Cooperation on the frontlines of the climate crisis

Climate change is here—bringing new risks of conflict. In northern Benin, community livelihoods face threats from droughts, floods, and changing land fertility; a situation faced across West Africa. Longstanding arrangements between farmers and herders continue to be disrupted as they adapt by planting crops in different times and places, or driving cattle to new grazing areas due to changing climate patterns.

Conflicts over land use can escalate into communal violence when cattle stray onto farmers’ tender crops or new fields appear in herders’ pathways. However, violence is not inevitable: farmers and herders are stepping up to safeguard peace.

Our new Building Climate and Conflict Resilient Communities (BCCRC) program in Benin supports farming and herding communities’ desire for a secure and peaceful future. The program’s unique approach uses climate data to help farmers and herders plan ahead and collectively address conflict and improve farming and herding activities— while providing training and coaching to strengthen their skills in managing conflict across divides. This is a close collaboration with the Benin-based Association Coexister and draws lessons from our work with Neem Foundation in Nigeria.

In April 2024, our first workshops—a 4-day dialogue facilitator training and a 3-day early warning-early response training—prepared participants from four core communities to lead dialogues and peacebuilding activities. These sessions united herders and farmers, including women and youth from diverse ethnic backgrounds, to strengthen their skills in managing conflict.

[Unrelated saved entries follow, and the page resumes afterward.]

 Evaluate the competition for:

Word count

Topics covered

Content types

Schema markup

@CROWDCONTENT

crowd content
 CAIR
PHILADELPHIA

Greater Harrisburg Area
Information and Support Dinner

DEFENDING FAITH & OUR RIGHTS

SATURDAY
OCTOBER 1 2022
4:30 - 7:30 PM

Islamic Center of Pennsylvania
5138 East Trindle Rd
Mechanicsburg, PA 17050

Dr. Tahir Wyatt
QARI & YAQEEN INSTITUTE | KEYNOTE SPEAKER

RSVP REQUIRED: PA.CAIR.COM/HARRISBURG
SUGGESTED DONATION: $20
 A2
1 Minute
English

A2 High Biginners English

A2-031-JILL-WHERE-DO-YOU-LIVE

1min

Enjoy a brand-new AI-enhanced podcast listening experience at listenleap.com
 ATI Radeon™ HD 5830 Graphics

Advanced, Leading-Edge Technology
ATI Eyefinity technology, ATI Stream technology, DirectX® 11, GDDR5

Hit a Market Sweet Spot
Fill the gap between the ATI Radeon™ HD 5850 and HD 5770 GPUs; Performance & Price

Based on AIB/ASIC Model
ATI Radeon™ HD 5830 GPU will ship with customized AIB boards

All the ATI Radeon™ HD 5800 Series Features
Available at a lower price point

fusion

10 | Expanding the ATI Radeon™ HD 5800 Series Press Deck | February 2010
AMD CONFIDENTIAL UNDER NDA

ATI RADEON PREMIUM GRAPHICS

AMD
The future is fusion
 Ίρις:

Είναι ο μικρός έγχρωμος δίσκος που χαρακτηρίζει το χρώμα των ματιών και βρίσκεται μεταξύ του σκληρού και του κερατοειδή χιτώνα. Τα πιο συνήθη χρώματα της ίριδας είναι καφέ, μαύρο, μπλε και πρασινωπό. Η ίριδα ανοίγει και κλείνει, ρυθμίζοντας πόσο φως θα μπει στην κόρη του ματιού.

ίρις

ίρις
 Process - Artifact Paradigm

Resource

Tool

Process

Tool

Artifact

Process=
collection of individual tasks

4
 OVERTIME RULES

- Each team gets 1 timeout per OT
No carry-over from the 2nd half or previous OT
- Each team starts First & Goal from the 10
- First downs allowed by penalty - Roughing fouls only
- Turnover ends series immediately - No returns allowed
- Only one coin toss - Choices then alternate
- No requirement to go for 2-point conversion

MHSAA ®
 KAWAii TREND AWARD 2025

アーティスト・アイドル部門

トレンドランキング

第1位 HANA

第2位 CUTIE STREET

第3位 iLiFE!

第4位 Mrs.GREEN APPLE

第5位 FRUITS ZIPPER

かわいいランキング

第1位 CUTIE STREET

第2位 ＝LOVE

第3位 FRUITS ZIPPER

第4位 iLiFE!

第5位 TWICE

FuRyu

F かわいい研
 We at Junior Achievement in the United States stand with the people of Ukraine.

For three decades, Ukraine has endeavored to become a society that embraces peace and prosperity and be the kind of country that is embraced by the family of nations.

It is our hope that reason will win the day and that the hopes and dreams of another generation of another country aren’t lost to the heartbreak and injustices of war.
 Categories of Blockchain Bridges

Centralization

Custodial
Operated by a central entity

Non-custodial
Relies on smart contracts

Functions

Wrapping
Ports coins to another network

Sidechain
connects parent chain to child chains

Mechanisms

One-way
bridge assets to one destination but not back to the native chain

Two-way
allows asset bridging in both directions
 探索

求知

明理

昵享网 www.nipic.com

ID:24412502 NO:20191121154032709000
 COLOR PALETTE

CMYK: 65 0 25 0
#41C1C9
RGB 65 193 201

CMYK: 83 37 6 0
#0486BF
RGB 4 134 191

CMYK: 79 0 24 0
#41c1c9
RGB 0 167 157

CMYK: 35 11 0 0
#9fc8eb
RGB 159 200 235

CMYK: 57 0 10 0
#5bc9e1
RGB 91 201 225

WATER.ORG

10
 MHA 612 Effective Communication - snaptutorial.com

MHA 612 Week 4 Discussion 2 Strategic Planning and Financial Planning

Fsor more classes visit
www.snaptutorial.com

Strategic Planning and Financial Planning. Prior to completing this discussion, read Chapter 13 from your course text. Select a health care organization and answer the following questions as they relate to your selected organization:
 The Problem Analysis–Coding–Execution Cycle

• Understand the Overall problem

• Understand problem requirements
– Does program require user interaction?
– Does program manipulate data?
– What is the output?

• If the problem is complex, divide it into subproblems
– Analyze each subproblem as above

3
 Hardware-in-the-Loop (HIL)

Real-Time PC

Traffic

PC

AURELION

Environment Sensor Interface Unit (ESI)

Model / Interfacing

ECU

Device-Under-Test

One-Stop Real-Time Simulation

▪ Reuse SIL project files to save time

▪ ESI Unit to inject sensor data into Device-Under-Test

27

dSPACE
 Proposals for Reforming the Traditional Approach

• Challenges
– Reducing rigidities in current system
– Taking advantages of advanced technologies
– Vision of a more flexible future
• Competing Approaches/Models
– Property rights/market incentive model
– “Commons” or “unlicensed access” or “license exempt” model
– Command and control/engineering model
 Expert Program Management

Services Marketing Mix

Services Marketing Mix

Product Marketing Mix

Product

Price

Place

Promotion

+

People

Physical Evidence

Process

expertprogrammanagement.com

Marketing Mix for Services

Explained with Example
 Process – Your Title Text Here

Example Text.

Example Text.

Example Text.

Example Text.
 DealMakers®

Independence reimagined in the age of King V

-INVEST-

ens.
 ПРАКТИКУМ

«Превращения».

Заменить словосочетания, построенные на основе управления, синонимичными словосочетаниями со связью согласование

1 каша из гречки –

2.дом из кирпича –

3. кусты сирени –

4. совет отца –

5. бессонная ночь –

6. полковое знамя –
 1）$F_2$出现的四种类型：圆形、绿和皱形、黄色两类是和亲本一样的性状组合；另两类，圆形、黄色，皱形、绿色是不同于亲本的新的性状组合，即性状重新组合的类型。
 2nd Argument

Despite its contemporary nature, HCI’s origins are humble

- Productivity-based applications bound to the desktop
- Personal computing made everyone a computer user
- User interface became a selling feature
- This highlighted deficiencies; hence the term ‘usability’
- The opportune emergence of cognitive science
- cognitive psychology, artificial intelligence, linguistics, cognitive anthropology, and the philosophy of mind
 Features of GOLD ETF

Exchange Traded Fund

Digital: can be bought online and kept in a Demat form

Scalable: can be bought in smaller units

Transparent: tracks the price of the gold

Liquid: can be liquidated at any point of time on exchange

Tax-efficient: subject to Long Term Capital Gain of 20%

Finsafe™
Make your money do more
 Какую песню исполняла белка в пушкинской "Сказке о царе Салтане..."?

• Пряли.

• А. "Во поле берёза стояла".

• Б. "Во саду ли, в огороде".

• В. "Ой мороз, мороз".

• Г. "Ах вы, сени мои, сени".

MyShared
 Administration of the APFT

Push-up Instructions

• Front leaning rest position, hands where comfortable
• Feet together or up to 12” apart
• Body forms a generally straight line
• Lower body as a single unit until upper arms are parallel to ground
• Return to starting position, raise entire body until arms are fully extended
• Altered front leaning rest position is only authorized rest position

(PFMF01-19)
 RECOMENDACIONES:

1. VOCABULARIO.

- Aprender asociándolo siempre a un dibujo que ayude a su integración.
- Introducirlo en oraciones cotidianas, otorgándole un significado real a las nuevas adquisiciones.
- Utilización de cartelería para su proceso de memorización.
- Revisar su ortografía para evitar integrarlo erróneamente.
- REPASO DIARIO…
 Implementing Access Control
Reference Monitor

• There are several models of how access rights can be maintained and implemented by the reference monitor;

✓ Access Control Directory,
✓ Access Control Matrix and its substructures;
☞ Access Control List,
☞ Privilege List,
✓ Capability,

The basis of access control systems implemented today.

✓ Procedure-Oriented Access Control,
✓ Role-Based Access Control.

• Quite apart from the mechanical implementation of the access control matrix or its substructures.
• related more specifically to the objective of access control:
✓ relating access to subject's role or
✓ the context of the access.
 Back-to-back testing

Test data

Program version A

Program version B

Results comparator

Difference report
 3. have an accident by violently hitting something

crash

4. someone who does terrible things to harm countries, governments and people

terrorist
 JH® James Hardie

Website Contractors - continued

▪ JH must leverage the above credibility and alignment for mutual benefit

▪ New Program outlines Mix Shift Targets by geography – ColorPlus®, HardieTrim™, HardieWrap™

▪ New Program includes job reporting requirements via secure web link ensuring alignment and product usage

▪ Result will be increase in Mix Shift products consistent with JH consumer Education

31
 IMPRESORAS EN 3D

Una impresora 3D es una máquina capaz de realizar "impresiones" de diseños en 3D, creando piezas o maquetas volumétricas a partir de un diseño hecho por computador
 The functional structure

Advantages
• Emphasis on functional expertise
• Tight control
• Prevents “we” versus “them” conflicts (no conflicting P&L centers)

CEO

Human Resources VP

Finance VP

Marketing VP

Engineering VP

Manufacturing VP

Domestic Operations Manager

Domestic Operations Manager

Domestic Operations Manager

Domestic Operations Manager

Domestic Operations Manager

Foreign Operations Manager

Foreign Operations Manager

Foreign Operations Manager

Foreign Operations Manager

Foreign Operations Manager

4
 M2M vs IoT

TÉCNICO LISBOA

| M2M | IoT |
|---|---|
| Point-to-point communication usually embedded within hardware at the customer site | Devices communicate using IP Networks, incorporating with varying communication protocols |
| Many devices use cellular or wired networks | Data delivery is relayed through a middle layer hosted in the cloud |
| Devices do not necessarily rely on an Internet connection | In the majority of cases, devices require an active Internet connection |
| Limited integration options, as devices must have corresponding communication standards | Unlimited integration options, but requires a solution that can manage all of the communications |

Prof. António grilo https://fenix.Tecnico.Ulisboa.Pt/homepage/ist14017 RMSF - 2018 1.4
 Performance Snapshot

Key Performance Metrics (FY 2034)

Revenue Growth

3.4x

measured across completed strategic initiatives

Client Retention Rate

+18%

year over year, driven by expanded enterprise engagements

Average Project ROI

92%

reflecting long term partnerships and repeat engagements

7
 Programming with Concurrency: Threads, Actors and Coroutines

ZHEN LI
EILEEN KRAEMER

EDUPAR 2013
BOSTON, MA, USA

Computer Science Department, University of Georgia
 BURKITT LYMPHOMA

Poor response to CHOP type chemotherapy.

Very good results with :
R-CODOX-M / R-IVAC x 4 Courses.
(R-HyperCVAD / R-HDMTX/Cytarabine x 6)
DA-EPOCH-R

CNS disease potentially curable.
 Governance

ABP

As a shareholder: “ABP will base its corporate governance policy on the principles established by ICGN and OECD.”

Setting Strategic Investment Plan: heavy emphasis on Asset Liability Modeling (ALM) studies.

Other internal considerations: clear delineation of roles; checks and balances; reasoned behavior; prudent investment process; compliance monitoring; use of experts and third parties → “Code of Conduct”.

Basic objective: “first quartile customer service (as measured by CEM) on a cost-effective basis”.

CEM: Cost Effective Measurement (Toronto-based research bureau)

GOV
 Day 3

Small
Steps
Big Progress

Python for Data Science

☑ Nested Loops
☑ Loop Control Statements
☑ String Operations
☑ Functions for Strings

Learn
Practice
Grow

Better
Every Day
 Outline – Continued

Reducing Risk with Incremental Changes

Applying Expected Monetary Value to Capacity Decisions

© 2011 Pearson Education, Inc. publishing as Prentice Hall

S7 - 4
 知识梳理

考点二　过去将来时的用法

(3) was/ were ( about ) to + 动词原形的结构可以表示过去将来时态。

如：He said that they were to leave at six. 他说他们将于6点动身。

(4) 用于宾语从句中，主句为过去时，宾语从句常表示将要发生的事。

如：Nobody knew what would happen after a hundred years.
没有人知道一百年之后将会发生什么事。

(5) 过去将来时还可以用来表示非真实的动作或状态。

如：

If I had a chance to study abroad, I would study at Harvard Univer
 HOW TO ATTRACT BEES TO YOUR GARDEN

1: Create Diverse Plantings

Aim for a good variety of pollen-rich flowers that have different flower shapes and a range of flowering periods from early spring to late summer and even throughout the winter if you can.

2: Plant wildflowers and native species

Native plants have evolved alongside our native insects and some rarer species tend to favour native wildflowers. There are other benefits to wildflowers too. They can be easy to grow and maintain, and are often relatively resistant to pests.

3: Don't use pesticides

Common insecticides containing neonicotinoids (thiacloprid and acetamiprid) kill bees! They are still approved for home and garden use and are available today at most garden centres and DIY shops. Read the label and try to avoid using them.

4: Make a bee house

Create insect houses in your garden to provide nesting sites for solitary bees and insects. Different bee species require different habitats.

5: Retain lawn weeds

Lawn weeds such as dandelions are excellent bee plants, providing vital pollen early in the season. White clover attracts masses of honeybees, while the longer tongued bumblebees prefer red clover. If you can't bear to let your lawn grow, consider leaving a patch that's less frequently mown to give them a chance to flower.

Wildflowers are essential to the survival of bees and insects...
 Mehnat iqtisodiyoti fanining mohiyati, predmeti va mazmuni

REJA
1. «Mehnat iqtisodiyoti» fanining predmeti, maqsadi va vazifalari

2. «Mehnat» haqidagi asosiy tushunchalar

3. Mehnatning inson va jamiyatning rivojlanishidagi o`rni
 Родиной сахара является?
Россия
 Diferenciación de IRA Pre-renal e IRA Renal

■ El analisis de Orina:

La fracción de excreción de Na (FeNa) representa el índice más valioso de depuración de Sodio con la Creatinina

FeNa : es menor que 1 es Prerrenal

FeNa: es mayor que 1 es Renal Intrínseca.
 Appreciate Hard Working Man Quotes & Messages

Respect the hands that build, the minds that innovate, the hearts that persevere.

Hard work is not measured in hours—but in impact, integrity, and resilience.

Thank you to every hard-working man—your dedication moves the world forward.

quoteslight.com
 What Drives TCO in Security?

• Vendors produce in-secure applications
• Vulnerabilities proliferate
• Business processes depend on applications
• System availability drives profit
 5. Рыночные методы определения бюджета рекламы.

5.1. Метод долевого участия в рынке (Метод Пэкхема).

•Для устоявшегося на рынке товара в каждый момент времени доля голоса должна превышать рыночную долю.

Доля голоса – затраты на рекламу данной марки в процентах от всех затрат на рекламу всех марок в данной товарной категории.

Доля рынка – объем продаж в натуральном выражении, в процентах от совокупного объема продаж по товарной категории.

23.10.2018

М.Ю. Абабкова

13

In one town still reeling from recent violence between Fulani herders and Dendi farmers, participants began repairing relationships during the workshop. Reflecting on the training, Karuna Program Manager Troy Caruana noted:

One of the participants pointed out that the leaders and communities were so dismayed from these most recent attacks that communication had more or less been severed between the groups. She pointed out that getting Fulani and Dendi individuals from the same town to follow the same training, with the goal of community peace, already sends a very powerful message signaling hope and a desire to work towards collective peace.

Going forward, dialogue facilitators will receive ongoing coaching to build trust across differences and find nonviolent resolutions. Each community is also forming an early warning-early response committee (EWER) to identify potential problems and refer them to appropriate channels. EWER Committees comprised of diverse stakeholders and community members will collaborate to proactively identify community conflict and violence indicators—and refer them to dialogue facilitators, traditional leaders, or official channels.

EWER committees also help disseminate climate data, forecasting, and practical recommendations generated by the program climate expert. This information can significantly contribute to improving their livelihoods and reduce stressors contributing to conflict. The reach of this information will be extended by using local radio stations and town criers to share this information in local languages such as Peul and Dendi.

The BCCRC’s program is designed to ensure positive impacts will continue into the future as communities take greater ownership of program activities and structures, finding resources and developing local partnerships to expand the program’s reach. The program’s core peacebuilding activities — leveraging climate data to reduce conflict stressors and proactively identify and mitigate the likelihood of violence, as well as training community members to facilitate community-based dialogues —are designed for community members to take ownership of, with ongoing coaching and support.

BCCRC is an 18-month pilot program funded by the US Department of State’s Bureau of Conflict & Stabilization Operations.